Every time I look in the mirror, I smile and applaud myself for something I consider nice that I might have done. But I have caught myself shying away from the mirror when I recall some not-so-decent deeds that I might have perpetrated. A mirror reflects a reality and when one looks into their own eyes, something stirs inside.

Does Mugabe have a mirror in his many residences? What goes on in his mind when he stares at himself? What romantic fantasies flow through Grace Mugabe's mind when she looks first at the seasoned murderer lying next to her and then at the battered body of a dead parent being recovered from a bush? How does it feel to her, as 'First Lady', to know that in order for her to continue enjoying undeserved extravagance, someone's son, father or husband must die?

Grace and Gabriel. Such dignified names from God's lexicon of decency but yet the twin centres of greed, murder, intolerance and viciousness in Zimbabwe. How come a mother to the nation does not feel compelled to count her chicks only all the time?

And to Edward, my dear fellow, I say: 'Rest well, my friend. You will never be forgotten. Not even by Mugabe himself. Mugabe's archives are full of documentaries and news items that you, yourself, filmed. You will not be forgotten. Rest well, my friend. Some cowards made a hero out of you and we are damn proud of that. You didn't lose anything, Eddie, but we lost a history maker. Mugabe should remember your camera-laden, overburdened shoulders as you captured his arrival from Mozambique when he fooled everybody, including you, about his intentions about Zimbabwe. Like the rest of us, you believed him.
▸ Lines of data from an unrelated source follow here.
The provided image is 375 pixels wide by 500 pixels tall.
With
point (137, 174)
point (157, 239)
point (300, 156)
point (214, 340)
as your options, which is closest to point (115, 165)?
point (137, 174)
Now he has caused your death for doing your job so well.

Edward, from your demise, dear friend, I have learned never to wrestle with a pig because, you see, if you do, you both get dirty. And the pig likes it.

You did your part, Eddie. Rest well, dear brother.'

The Heart of the Matter is that, because of Mugabe and his shameless popinjays, Zimbabwe has become a funeral parlour. We are killing each other on his behalf.

Today, we are passing condolences amongst ourselves as if there has been an outbreak of a disease. There are no flash floods washing away our homes and loved ones. There is only Robert Gabriel Mugabe, ironically named after one of God's more famous and favourite angels, causing death and destruction and 'doing the devil's evil.'

But we, humans, have a terrible curse for we alone in the animal kingdom believe in the possibility of change.
Stand by, please.

*Tanonoka Joseph Whande is a Zimbabwean journalist.